> _Directions_
Restate the entries word for word, leaving nothing out.

[[ Dataset records, beginning ]]

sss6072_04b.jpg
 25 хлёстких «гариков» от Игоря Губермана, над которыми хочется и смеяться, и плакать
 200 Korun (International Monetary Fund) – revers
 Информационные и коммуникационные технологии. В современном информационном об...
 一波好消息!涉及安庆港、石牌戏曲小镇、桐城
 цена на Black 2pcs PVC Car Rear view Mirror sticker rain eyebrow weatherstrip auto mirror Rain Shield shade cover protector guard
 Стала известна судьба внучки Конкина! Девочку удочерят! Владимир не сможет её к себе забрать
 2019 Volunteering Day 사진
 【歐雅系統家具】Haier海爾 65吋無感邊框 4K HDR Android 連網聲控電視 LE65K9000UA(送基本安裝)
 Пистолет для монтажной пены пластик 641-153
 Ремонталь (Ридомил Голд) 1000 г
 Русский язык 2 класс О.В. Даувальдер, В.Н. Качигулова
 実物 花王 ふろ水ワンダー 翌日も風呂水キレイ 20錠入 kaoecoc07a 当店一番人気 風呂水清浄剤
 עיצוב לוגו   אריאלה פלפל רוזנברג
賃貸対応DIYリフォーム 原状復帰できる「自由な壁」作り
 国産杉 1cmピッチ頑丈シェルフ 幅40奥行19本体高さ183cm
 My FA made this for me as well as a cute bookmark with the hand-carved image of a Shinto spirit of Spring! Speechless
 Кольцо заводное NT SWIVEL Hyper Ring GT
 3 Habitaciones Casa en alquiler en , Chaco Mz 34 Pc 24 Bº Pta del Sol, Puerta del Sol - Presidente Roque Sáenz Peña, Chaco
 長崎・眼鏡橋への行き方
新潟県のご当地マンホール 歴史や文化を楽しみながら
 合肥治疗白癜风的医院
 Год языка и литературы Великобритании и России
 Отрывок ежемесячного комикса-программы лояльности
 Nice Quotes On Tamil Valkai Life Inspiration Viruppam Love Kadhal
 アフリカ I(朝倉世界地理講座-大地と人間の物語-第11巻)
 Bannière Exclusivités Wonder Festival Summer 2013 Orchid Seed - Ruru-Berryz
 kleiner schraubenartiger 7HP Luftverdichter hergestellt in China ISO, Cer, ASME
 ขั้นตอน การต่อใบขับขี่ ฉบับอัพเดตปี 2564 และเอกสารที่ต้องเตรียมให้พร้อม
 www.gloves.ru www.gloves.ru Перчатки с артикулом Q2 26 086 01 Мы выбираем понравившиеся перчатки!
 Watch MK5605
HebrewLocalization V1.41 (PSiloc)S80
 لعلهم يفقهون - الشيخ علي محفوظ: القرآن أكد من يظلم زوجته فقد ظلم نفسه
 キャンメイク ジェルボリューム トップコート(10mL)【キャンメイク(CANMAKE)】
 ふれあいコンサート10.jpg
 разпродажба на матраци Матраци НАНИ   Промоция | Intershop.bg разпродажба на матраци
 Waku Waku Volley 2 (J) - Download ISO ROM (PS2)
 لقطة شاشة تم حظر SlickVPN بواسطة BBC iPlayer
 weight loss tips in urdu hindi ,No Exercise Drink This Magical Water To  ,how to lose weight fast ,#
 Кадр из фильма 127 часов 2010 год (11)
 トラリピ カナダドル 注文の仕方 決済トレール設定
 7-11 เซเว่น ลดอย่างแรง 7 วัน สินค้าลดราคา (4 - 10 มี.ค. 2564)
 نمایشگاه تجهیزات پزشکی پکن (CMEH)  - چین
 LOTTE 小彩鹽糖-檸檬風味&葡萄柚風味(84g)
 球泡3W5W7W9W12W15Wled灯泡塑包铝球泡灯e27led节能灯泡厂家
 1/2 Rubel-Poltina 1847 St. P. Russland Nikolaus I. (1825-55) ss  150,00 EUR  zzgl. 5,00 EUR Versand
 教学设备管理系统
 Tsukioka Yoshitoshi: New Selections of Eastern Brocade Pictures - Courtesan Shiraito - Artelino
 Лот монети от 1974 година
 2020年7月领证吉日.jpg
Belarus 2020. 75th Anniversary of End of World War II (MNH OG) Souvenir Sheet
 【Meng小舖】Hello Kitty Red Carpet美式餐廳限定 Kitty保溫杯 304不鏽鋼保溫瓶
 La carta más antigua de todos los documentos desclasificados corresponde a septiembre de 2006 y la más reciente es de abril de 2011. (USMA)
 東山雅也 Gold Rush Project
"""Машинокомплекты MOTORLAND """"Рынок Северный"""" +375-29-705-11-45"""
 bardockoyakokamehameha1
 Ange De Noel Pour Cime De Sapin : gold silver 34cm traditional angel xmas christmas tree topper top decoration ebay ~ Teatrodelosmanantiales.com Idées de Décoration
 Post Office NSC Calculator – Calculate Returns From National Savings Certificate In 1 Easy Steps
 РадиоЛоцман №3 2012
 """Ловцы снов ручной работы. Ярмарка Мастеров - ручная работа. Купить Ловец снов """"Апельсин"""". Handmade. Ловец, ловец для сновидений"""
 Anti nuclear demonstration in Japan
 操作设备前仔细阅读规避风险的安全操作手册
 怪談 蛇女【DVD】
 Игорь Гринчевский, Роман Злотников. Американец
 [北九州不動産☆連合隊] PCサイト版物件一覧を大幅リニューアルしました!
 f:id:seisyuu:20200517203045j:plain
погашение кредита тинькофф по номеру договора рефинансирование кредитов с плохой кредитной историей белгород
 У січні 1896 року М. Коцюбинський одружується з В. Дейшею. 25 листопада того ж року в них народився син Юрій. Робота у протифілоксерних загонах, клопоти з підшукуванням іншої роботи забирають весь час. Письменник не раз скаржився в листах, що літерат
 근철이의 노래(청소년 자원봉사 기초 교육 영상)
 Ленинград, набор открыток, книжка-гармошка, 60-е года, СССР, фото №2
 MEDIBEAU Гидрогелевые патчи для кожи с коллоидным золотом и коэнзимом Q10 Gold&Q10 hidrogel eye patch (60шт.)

[[ Dataset records, end ]]

> _Completed exercise_
sss6072_04b.jpg
 25 хлёстких «гариков» от Игоря Губермана, над которыми хочется и смеяться, и плакать
 200 Korun (International Monetary Fund) – revers
 Информационные и коммуникационные технологии. В современном информационном об...
 一波好消息!涉及安庆港、石牌戏曲小镇、桐城
 цена на Black 2pcs PVC Car Rear view Mirror sticker rain eyebrow weatherstrip auto mirror Rain Shield shade cover protector guard
 Стала известна судьба внучки Конкина! Девочку удочерят! Владимир не сможет её к себе забрать
 2019 Volunteering Day 사진
 【歐雅系統家具】Haier海爾 65吋無感邊框 4K HDR Android 連網聲控電視 LE65K9000UA(送基本安裝)
 Пистолет для монтажной пены пластик 641-153
 Ремонталь (Ридомил Голд) 1000 г
 Русский язык 2 класс О.В. Даувальдер, В.Н. Качигулова
 実物 花王 ふろ水ワンダー 翌日も風呂水キレイ 20錠入 kaoecoc07a 当店一番人気 風呂水清浄剤
 עיצוב לוגו   אריאלה פלפל רוזנברג
賃貸対応DIYリフォーム 原状復帰できる「自由な壁」作り
 国産杉 1cmピッチ頑丈シェルフ 幅40奥行19本体高さ183cm
 My FA made this for me as well as a cute bookmark with the hand-carved image of a Shinto spirit of Spring! Speechless
 Кольцо заводное NT SWIVEL Hyper Ring GT
 3 Habitaciones Casa en alquiler en , Chaco Mz 34 Pc 24 Bº Pta del Sol, Puerta del Sol - Presidente Roque Sáenz Peña, Chaco
 長崎・眼鏡橋への行き方
新潟県のご当地マンホール 歴史や文化を楽しみながら
 合肥治疗白癜风的医院
 Год языка и литературы Великобритании и России
 Отрывок ежемесячного комикса-программы лояльности
 Nice Quotes On Tamil Valkai Life Inspiration Viruppam Love Kadhal
 アフリカ I(朝倉世界地理講座-大地と人間の物語-第11巻)
 Bannière Exclusivités Wonder Festival Summer 2013 Orchid Seed - Ruru-Berryz
 kleiner schraubenartiger 7HP Luftverdichter hergestellt in China ISO, Cer, ASME
 ขั้นตอน การต่อใบขับขี่ ฉบับอัพเดตปี 2564 และเอกสารที่ต้องเตรียมให้พร้อม
 www.gloves.ru www.gloves.ru Перчатки с артикулом Q2 26 086 01 Мы выбираем понравившиеся перчатки!
 Watch MK5605
HebrewLocalization V1.41 (PSiloc)S80
 لعلهم يفقهون - الشيخ علي محفوظ: القرآن أكد من يظلم زوجته فقد ظلم نفسه
 キャンメイク ジェルボリューム トップコート(10mL)【キャンメイク(CANMAKE)】
 ふれあいコンサート10.jpg
 разпродажба на матраци Матраци НАНИ   Промоция | Intershop.bg разпродажба на матраци
 Waku Waku Volley 2 (J) - Download ISO ROM (PS2)
 لقطة شاشة تم حظر SlickVPN بواسطة BBC iPlayer
 weight loss tips in urdu hindi ,No Exercise Drink This Magical Water To  ,how to lose weight fast ,#
 Кадр из фильма 127 часов 2010 год (11)
 トラリピ カナダドル 注文の仕方 決済トレール設定
 7-11 เซเว่น ลดอย่างแรง 7 วัน สินค้าลดราคา (4 - 10 มี.ค. 2564)
 نمایشگاه تجهیزات پزشکی پکن (CMEH)  - چین
 LOTTE 小彩鹽糖-檸檬風味&葡萄柚風味(84g)
 球泡3W5W7W9W12W15Wled灯泡塑包铝球泡灯e27led节能灯泡厂家
 1/2 Rubel-Poltina 1847 St. P. Russland Nikolaus I. (1825-55) ss  150,00 EUR  zzgl. 5,00 EUR Versand
 教学设备管理系统
 Tsukioka Yoshitoshi: New Selections of Eastern Brocade Pictures - Courtesan Shiraito - Artelino
 Лот монети от 1974 година
 2020年7月领证吉日.jpg
Belarus 2020. 75th Anniversary of End of World War II (MNH OG) Souvenir Sheet
 【Meng小舖】Hello Kitty Red Carpet美式餐廳限定 Kitty保溫杯 304不鏽鋼保溫瓶
 La carta más antigua de todos los documentos desclasificados corresponde a septiembre de 2006 y la más reciente es de abril de 2011. (USMA)
 東山雅也 Gold Rush Project
"""Машинокомплекты MOTORLAND """"Рынок Северный"""" +375-29-705-11-45"""
 bardockoyakokamehameha1
 Ange De Noel Pour Cime De Sapin : gold silver 34cm traditional angel xmas christmas tree topper top decoration ebay ~ Teatrodelosmanantiales.com Idées de Décoration
 Post Office NSC Calculator – Calculate Returns From National Savings Certificate In 1 Easy Steps
 РадиоЛоцман №3 2012
 """Ловцы снов ручной работы. Ярмарка Мастеров - ручная работа. Купить Ловец снов """"Апельсин"""". Handmade. Ловец, ловец для сновидений"""
 Anti nuclear demonstration in Japan
 操作设备前仔细阅读规避风险的安全操作手册
 怪談 蛇女【DVD】
 Игорь Гринчевский, Роман Злотников. Американец
 [北九州不動産☆連合隊] PCサイト版物件一覧を大幅リニューアルしました!
 f:id:seisyuu:20200517203045j:plain
погашение кредита тинькофф по номеру договора рефинансирование кредитов с плохой кредитной историей белгород
 У січні 1896 року М. Коцюбинський одружується з В. Дейшею. 25 листопада того ж року в них народився син Юрій. Робота у протифілоксерних загонах, клопоти з підшукуванням іншої роботи забирають весь час. Письменник не раз скаржився в листах, що літерат
 근철이의 노래(청소년 자원봉사 기초 교육 영상)
 Ленинград, набор открыток, книжка-гармошка, 60-е года, СССР, фото №2
 MEDIBEAU Гидрогелевые патчи для кожи с коллоидным золотом и коэнзимом Q10 Gold&Q10 hidrogel eye patch (60шт.)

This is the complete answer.